RUSH: Now, moving on to our business broadcast day: hurricane plugging toward the Louisiana-Texas border. Texas is now evacuating Lufkin, Texas. They expect Port Arthur to be flooded as well, which is where a lot of refining capacity is. Port Arthur, isn’t that where Janis Joplin is from? I think Port Arthur — and Jimmy Johnson, the former coach Of The Miami Dolphins — Miami Hurricanes and Dallas Cowboys. He did coach the coach the Dolphins as well. He’s now with Fox Sports. I think they’re both from Port Arthur, if I’m not mistaken. (interruption) Well, there is a jet fuel terminal there. It’s not going to screw it up. It’s going to cause supply problems for a while and distribution problems if it does get hit as bad as everybody is suggesting. Governor Bush is already warning Floridians not to panic, that there might be some shortages here, as there were last time, because the pipelines from that region — and, by the way, make no mistake about it: Texas is the petroleum capital of the country. If this hurricane… It’s down to a category three now, by the way, which is still powerful, but the problem is not that. The problem is that the forecast models all say it’s going to stall once it hits land. It’s going to not “stall” but really, really slow down. Some parts of Texas may get 25 inches of rain, they’re saying, and 16 hours of hurricane force winds.
It’s bad enough when these things roll through at 12 or 15 miles an hour but when they roll through and then stall over you… If you’ve never been in a hurricane, the best way to describe being in a category three or four, even a two, the best way to describe it, so that you understand just the noise, just the noise, is tremendous. Imagine that you are on the tarmac at any airport and a Boeing 747 with its brakes on revs all four engines to max power, and then stand there and endure that for as long as you think the hurricane lasts. That’s how loud it is. The noise of these things, for people that have never been through them, is one of the most shocking things and unexpected things that happens, as well as the destruction. Interesting story today. This is from the Associated Press, interestingly enough. “Scientists: You Cannot Modify Hurricanes.” Some wacko in Europe is now saying that this hurricane proves global warming. It’s becoming laughable. But this story has a fascinating fact in it. Let me read to you just a part of the story: “It sounds like a good idea. It sounds like a great idea: Let’s just blast hurricanes like Rita and Katrina out of the sky before they hurt more people. Or, at least weaken the storms and steer them away from cities. Atmospheric scientists say it’s wishful thinking that we could destroy or even influence something as huge and powerful as a hurricane. They abandoned such a quest years ago after more than two decades of inconclusive government-sponsored research.”

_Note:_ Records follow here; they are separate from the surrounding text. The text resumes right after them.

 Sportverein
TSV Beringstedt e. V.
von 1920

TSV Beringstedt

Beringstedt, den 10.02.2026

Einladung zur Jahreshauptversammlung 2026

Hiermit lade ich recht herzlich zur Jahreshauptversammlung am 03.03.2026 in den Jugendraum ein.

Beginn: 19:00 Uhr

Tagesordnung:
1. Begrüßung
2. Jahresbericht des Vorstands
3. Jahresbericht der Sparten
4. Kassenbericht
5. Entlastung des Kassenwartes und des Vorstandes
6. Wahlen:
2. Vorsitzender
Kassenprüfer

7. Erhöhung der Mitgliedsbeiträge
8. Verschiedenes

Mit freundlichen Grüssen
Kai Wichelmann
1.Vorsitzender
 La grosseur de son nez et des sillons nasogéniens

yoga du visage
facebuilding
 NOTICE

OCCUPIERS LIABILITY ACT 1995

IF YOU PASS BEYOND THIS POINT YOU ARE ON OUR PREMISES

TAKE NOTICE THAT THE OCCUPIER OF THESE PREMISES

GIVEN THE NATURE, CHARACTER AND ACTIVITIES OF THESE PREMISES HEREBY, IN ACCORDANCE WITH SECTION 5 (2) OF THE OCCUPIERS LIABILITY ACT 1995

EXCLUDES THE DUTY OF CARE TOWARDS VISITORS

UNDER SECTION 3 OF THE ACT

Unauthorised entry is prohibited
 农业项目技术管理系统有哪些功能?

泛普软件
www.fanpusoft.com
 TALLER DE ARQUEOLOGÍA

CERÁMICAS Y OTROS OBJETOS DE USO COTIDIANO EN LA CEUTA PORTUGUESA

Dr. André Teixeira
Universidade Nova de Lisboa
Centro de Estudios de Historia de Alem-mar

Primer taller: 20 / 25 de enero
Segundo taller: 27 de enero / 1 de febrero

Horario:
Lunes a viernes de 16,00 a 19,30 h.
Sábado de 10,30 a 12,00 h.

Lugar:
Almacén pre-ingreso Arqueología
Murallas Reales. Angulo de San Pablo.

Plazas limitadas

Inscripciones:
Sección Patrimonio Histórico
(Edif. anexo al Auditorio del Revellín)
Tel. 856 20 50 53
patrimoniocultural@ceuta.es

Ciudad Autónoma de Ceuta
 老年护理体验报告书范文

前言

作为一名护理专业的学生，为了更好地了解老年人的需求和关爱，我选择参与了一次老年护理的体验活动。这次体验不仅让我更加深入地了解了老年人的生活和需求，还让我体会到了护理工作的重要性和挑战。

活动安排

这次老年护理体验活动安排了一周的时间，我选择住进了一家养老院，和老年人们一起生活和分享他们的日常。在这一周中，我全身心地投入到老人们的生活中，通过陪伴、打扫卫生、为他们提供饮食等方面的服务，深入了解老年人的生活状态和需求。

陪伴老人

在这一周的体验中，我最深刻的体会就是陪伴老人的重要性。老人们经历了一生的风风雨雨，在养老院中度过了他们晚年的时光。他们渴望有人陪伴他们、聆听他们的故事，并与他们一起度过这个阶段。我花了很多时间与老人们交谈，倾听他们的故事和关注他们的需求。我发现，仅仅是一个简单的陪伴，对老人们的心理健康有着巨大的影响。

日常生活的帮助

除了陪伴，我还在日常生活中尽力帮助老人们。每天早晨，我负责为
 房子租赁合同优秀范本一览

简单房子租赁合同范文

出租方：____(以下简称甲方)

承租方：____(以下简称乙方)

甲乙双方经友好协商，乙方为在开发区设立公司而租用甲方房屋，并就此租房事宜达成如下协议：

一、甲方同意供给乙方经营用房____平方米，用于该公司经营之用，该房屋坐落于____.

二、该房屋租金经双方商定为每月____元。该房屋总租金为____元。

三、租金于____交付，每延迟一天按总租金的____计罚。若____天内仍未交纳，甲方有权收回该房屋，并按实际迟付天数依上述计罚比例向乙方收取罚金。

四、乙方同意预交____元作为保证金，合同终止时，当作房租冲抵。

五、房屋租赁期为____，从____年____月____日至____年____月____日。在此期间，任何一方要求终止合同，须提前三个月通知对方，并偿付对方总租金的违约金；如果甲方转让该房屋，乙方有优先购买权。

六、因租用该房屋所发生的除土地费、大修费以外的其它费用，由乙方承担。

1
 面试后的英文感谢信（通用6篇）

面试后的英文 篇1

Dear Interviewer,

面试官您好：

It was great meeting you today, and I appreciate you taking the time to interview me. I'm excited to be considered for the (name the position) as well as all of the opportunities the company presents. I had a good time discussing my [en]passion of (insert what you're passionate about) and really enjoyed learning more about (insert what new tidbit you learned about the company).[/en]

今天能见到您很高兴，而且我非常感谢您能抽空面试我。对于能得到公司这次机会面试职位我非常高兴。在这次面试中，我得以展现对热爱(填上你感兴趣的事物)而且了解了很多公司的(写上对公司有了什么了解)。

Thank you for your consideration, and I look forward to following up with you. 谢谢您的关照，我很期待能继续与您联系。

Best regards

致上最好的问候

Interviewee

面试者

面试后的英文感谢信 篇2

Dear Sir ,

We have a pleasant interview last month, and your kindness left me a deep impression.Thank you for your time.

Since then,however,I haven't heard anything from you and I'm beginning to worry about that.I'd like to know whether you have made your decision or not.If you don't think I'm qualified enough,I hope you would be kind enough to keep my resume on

The vanity! The vanity of thinking that we could, anyway. What are we going to do, go out there and seed the clouds? What are we going to do? There was one experiment. They thought they’d put some pellets into a hurricane that would soak up all the moisture and basically kill it, and they tried that, and that didn’t work. Nothing worked. Can I tell you why? “Researchers say hurricanes would dwarf” any measure we take. “For example, Hurricane Rita measures about 400 miles across.” Now listen to this: “According to the center for atmospheric research, the heat energy” alone, the heat energy, “released by a hurricane equals 50 to 200 trillion watts,” of power, “or about the same amount of energy released by exploding a 10-megaton nuclear bomb every 20 minutes.” The idea that we lowly mammals think that we would have anything to say about this hurricane, any hurricane — creating one, stopping one, steering one, weakening one — is absolutely laughable. You get used to seeing these thing on television now on a weather map, and in fact it looks like just a flat piece of cloud rolling across the ocean. We never see any pictures of the eye of it. Well, you see pictures of the eye. We never see any pictures out at sea of what that hurricane looks like. Can you imagine the power? Stop and think. This thing, when it is 500 miles away from coastline, it’s still causing eight-foot waves, 400, 500 miles away. Now, stop and think of what it must take. A body of water like the Gulf of Mexico, imagine what you would have to do to stir that up to cause that, and then, is there anything we could do short of a nuclear bomb to do it?
And according to this it would take a bunch of them to create the same kind of power this hurricane is putting out, consistently. If you really stop and think about all this, it just boggles the mind to think that we human beings would have any power whatsoever over these storms, and then when you extrapolate that kind of reality and realization to global warming, it gets even more ridiculous as you ponder it. I mean, I live on the coast of the Atlantic Ocean down here in Florida, and, folks, there’s not a hurricane out there. Well, there is, there’s a low-pressure area that’s Hurricane Philippe, and it is away out there, it is way, way out there. This Hurricane Rita that got nowhere near here, the surfers were out having a ball for a full week. The waves were huge! The power to stir up something as big as the Atlantic Ocean and the Gulf of Mexico is — again, it’s like a trillion dollars; it’s incomprehensible. Do you know how long, if you wanted to count from one to one trillion, how long it would take you if you counted once every second? It’d take you 31 years. People have no concept of size. Sometimes that’s not their fault. It’s just some of these things are impossible to even concede.